PROVIDED DATA START
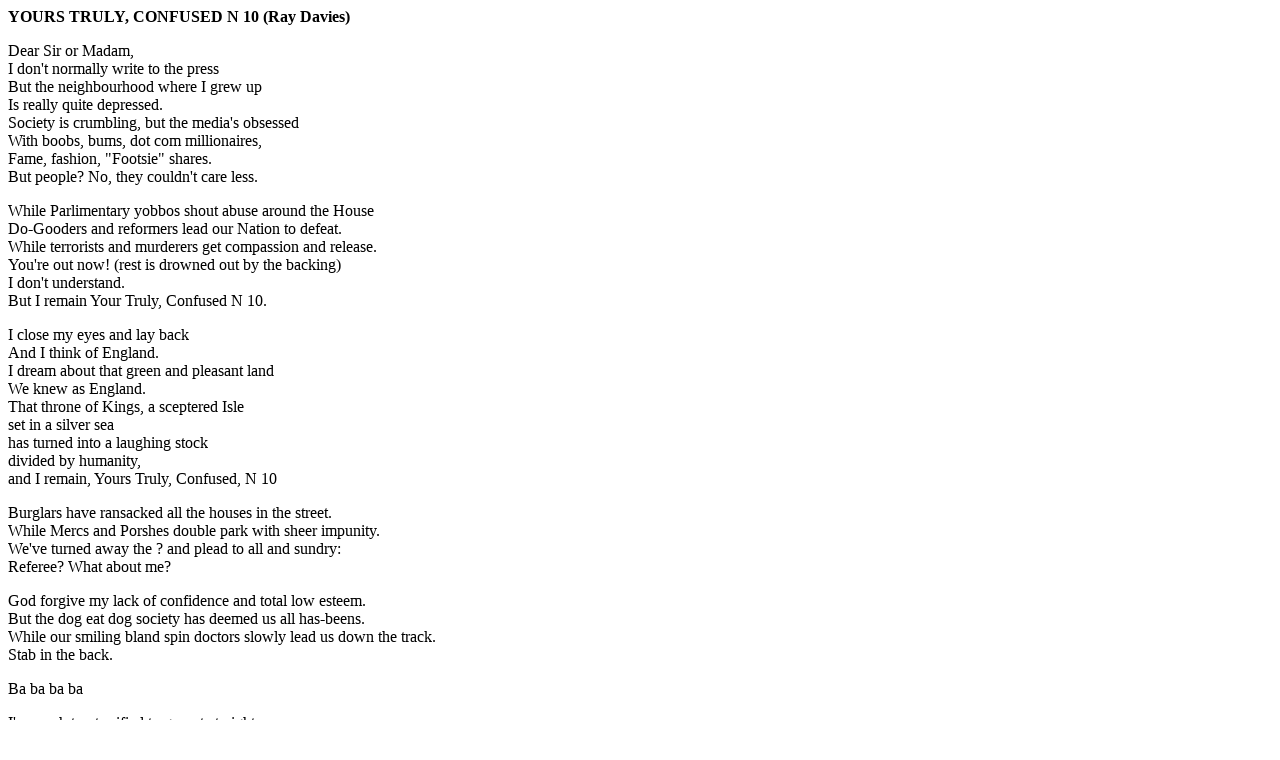

--- FILE ---
content_type: text/html
request_url: http://kinks.buttkereit.info/news/truely.htm
body_size: 1119
content:
<HTML>
<HEAD>
</HEAD>

<BODY BGCOLOR="#FFFFFF">

<b>YOURS TRULY, CONFUSED N 10 (Ray Davies)</b>

<p>Dear Sir or Madam,
<br>I don't normally write to the press
<br>But the neighbourhood where I grew up
<br>Is really quite depressed.
<br>Society is crumbling, but the media's obsessed
<br>With boobs, bums, dot com millionaires,
<br>Fame, fashion, "Footsie" shares.
<br>But people?  No, they couldn't care less.

<p>While Parlimentary yobbos shout abuse around the House
<br>Do-Gooders and reformers lead our Nation to defeat.
<br>While terrorists and murderers get compassion and release.
<br>You're out now! (rest is drowned out by the backing)
<br>I don't understand.
<br>But I remain Your Truly, Confused N 10.

<p>I close my eyes and lay back
<br>And I think of England.
<br>I dream about that green and pleasant land
<br>We knew as England.
<br>That throne of Kings, a sceptered Isle
<br>set in a silver sea
<br>has turned into a laughing stock
<br>divided by humanity,
<br>and I remain, Yours Truly, Confused, N 10

<p>Burglars have ransacked all the houses in the street.
<br>While Mercs and Porshes double park with sheer impunity.
<br>We've turned away the ? and plead to all and sundry:
<br>Referee?  What about me?

<p>God forgive my lack of confidence and total low esteem.
<br>But the dog eat dog society has deemed us all has-beens.
<br>While our smiling bland spin doctors slowly lead us down the track.
<br>Stab in the back.

<p>Ba ba ba ba

<p>I'm much too terrified to go out at night
<br>But the television's boring.
<br>They're vandalising all the cars in the street
<br>But I won't lay down and take it.

<p>ba ba ba

<p>but in my mind there is a dream,
<br>It will return again.
<br>That age of Chivalry and bravery
<br>That once was England

<p>I was born in England
<br>It was born in England.
<br>I was born in England
<br>And it was born in England.
<br>That's why I remain,
<br>Yours Truly, Confused N 10.
<br>I remain, Yours Truly, Confused N 10.

<p>Transkription: Olga Ruocco und Geoff Lewis

</BODY>
</HTML>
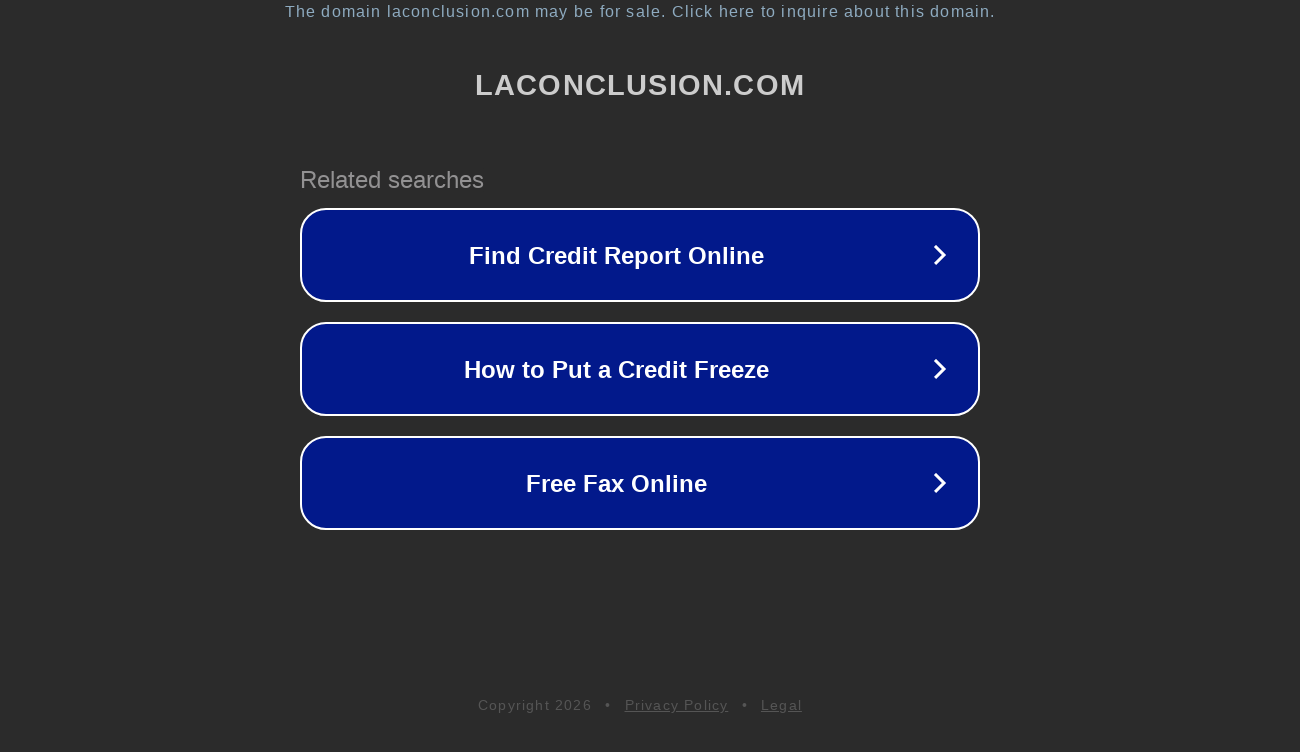

--- FILE ---
content_type: text/html; charset=utf-8
request_url: http://ww17.laconclusion.com/
body_size: 1062
content:
<!doctype html>
<html data-adblockkey="MFwwDQYJKoZIhvcNAQEBBQADSwAwSAJBANDrp2lz7AOmADaN8tA50LsWcjLFyQFcb/P2Txc58oYOeILb3vBw7J6f4pamkAQVSQuqYsKx3YzdUHCvbVZvFUsCAwEAAQ==_Rxa4vXjWeh37wIRt96Lbh508CJuOtK1BSDtZEMkO73u3gYIEWoelwYS/WREYHiV9RNuV/Qh8bipA17XIWolq0A==" lang="en" style="background: #2B2B2B;">
<head>
    <meta charset="utf-8">
    <meta name="viewport" content="width=device-width, initial-scale=1">
    <link rel="icon" href="[data-uri]">
    <link rel="preconnect" href="https://www.google.com" crossorigin>
</head>
<body>
<div id="target" style="opacity: 0"></div>
<script>window.park = "[base64]";</script>
<script src="/bqswiOXea.js"></script>
</body>
</html>
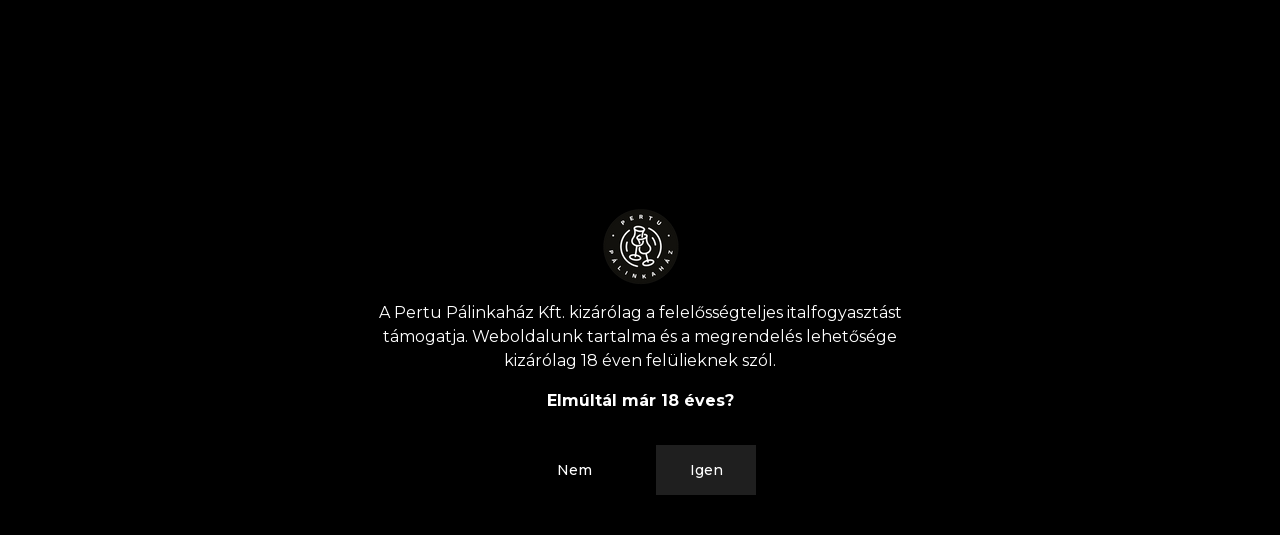

--- FILE ---
content_type: text/html; charset=utf-8:
request_url: https://pertupalinka.hu/index.php?route=common/overlay/getOverlaySettings
body_size: 281
content:
{"overlayContent":"<p style=\"text-align: center;\">\r\n\t<img alt=\"\" src=\"https:\/\/pertupalinka.hu\/custom\/pertupalinka\/image\/cache\/w80h76q100np1\/logo.png\" style=\"width: 80px; height: 76px;\" \/>\r\n<\/p>\r\n<p style=\"text-align: center;\"><span style=\"font-size:16px;\">A Pertu P\u00e1linkah\u00e1z Kft.\u00a0kiz\u00e1r\u00f3lag a felel\u0151ss\u00e9gteljes italfogyaszt\u00e1st t\u00e1mogatja. Weboldalunk tartalma \u00e9s a megrendel\u00e9s lehet\u0151s\u00e9ge kiz\u00e1r\u00f3lag 18 \u00e9ven fel\u00fclieknek sz\u00f3l.<\/span>\r\n<\/p>\r\n<p style=\"text-align: center;\"><strong><span style=\"font-size:16px;\">Elm\u00falt\u00e1l m\u00e1r 18 \u00e9ves?<\/span><\/strong>\r\n<\/p>","overlayCloseTitle":"Bez\u00e1r\u00e1s","overlayWidth":"630","overlayHeight":"440","overlayDevice":"desktop","overlayExpire":"365","overlayEntertext":"Igen","overlayLeavetext":"Nem","overlayLeaveurl":"http:\/\/www.google.com","overlayCookieID":"b599b900920abe5ee182455e703fe553","overlayMode":"2"}

--- FILE ---
content_type: text/css
request_url: https://pertupalinka.cdn.shoprenter.hu/custom/pertupalinka/catalog/view/theme/milano_global/stylesheet/stylesheet.css?v=1686217289
body_size: 237
content:
.header-logo {
    margin-top: 30px;
}

footer {
	background-color: #12110d;
	color: #fff;
}

footer .module-head-title {
	color: #fff;
}

.newsletter-subscribe-module:not(.side-position) .form-control::placeholder {
	color: #fff;
}

.newsletter-subscribe-module:not(.side-position) .form-control {
	background-color: transparent;
	border-color: #fff;
}

footer .custom-control-label::before {
	border: 1px solid #fff;
}

footer a {
	color: #fff;
}

.newsletter-subscribe-button.btn-block {
	background: white;
	color: black!important;
}

img.card-img-top, img.product-image, img.product-image-item {
	background: radial-gradient(circle, rgb(255, 255, 255) 0%, rgb(230, 230, 230) 100%);
}


.headermenu-list .nav-item .nav-link {
    color: #000000;
}

.headermenu-list .nav-link {
    font-weight: 450;
}

footer .list-group-item {

    color: #ffffff;
	}


.mobile-logo img {
    max-width: 63px!important;
}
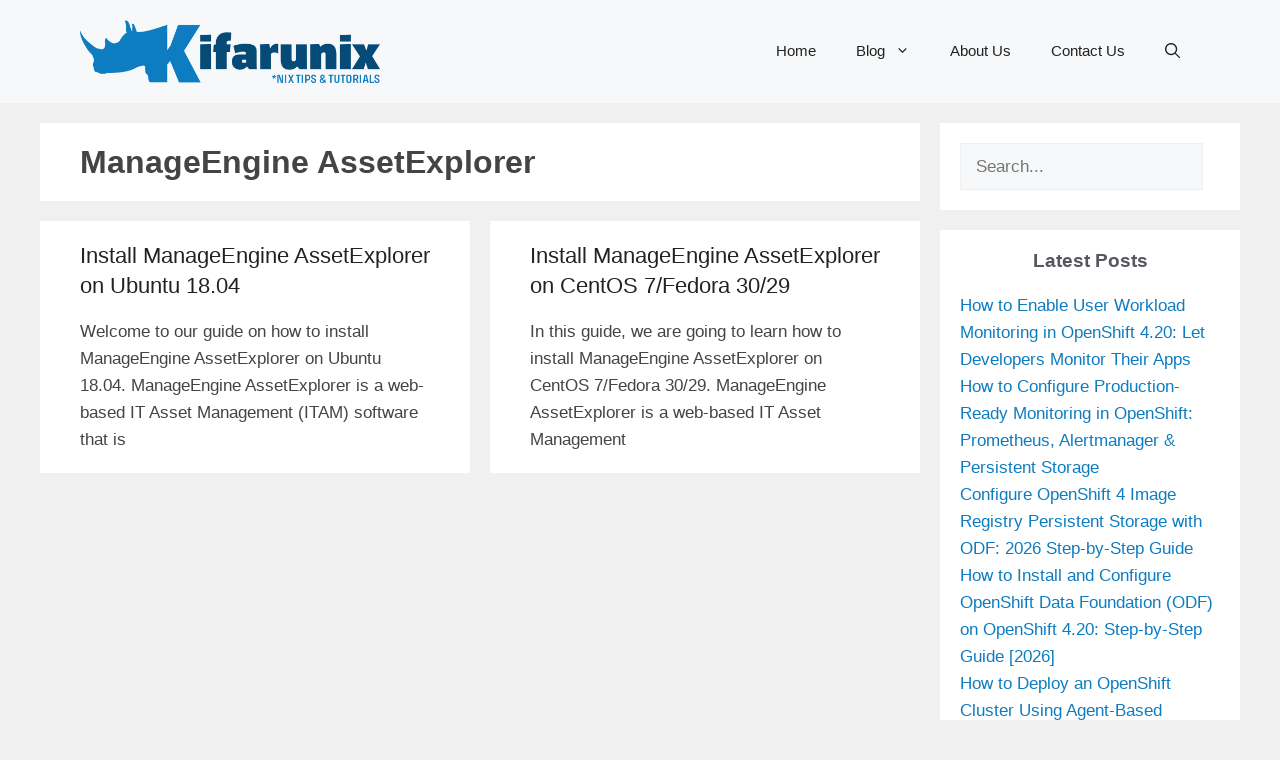

--- FILE ---
content_type: text/html; charset=utf-8
request_url: https://www.google.com/recaptcha/api2/aframe
body_size: 271
content:
<!DOCTYPE HTML><html><head><meta http-equiv="content-type" content="text/html; charset=UTF-8"></head><body><script nonce="TPKq3TuwRB_OyvxKQONNjQ">/** Anti-fraud and anti-abuse applications only. See google.com/recaptcha */ try{var clients={'sodar':'https://pagead2.googlesyndication.com/pagead/sodar?'};window.addEventListener("message",function(a){try{if(a.source===window.parent){var b=JSON.parse(a.data);var c=clients[b['id']];if(c){var d=document.createElement('img');d.src=c+b['params']+'&rc='+(localStorage.getItem("rc::a")?sessionStorage.getItem("rc::b"):"");window.document.body.appendChild(d);sessionStorage.setItem("rc::e",parseInt(sessionStorage.getItem("rc::e")||0)+1);localStorage.setItem("rc::h",'1770149238566');}}}catch(b){}});window.parent.postMessage("_grecaptcha_ready", "*");}catch(b){}</script></body></html>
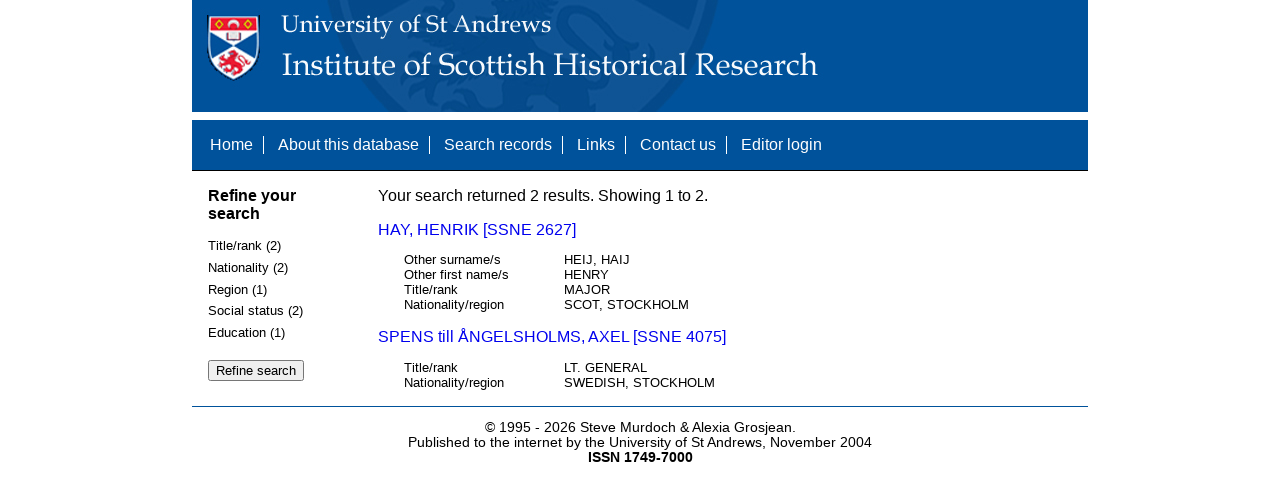

--- FILE ---
content_type: text/html; charset=UTF-8
request_url: https://www.st-andrews.ac.uk/history/ssne/results.php?rank_b_f=COLONEL&social_status_f=GENTRY&region_f=STOCKHOLM
body_size: 1709
content:
<!DOCTYPE html>
<html>
  <head>
    <meta http-equiv="Content-Type" content="text/html; charset=utf-8" />
    
    <!-- dynamic head content -->
    <title>Search results - The Scotland, Scandinavia and Northern European Biographical Database</title>
    
    <!-- Google tag (gtag.js) -->
<script async src="https://www.googletagmanager.com/gtag/js?id=G-MBTWPJL2CV"></script>
<script>
  window.dataLayer = window.dataLayer || [];
  function gtag(){dataLayer.push(arguments);}
  gtag('js', new Date());

  gtag('config', 'G-MBTWPJL2CV');
</script>

    <link type="text/css" rel="stylesheet" href="/history/ssne/ssne.css" />
  </head>
  <body>
    <header>
      <div id="banner"></div>
      
      <nav>
        <!-- navigation box-->
        <ul>
          <li>
            <a href="/history/ssne/">Home</a>
          </li>
          <li>
            <a href="/history/ssne/about.php">About this database</a>
          </li>
          <li>
            <a href="/history/ssne/find.php">Search records</a>
          </li>
	  <!--
            <a href="/history/ssne/results.php?browse=latest">See latest changes</a>
	  -->
          <li>
            <a href="/history/ssne/links.php">Links</a>
          </li>
          <li>
            <a href="/history/ssne/contact.php">Contact us</a>
          </li>
          <li>
            <a href="/history/ssne/admin/login.php">Editor login</a>
          </li>
          <!-- new record link -->
          
        </ul>
        <!--end navigation box-->
      </nav>
    </header>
PROVIDED DATA END
* [WHAT TO DO]:
Find the lines in the data that include "remain", then copy each of them.

* [RESPONSE AREA]:
<br>But I remain Your Truly, Confused N 10.
<br>and I remain, Yours Truly, Confused, N 10
<br>That's why I remain,
<br>I remain, Yours Truly, Confused N 10.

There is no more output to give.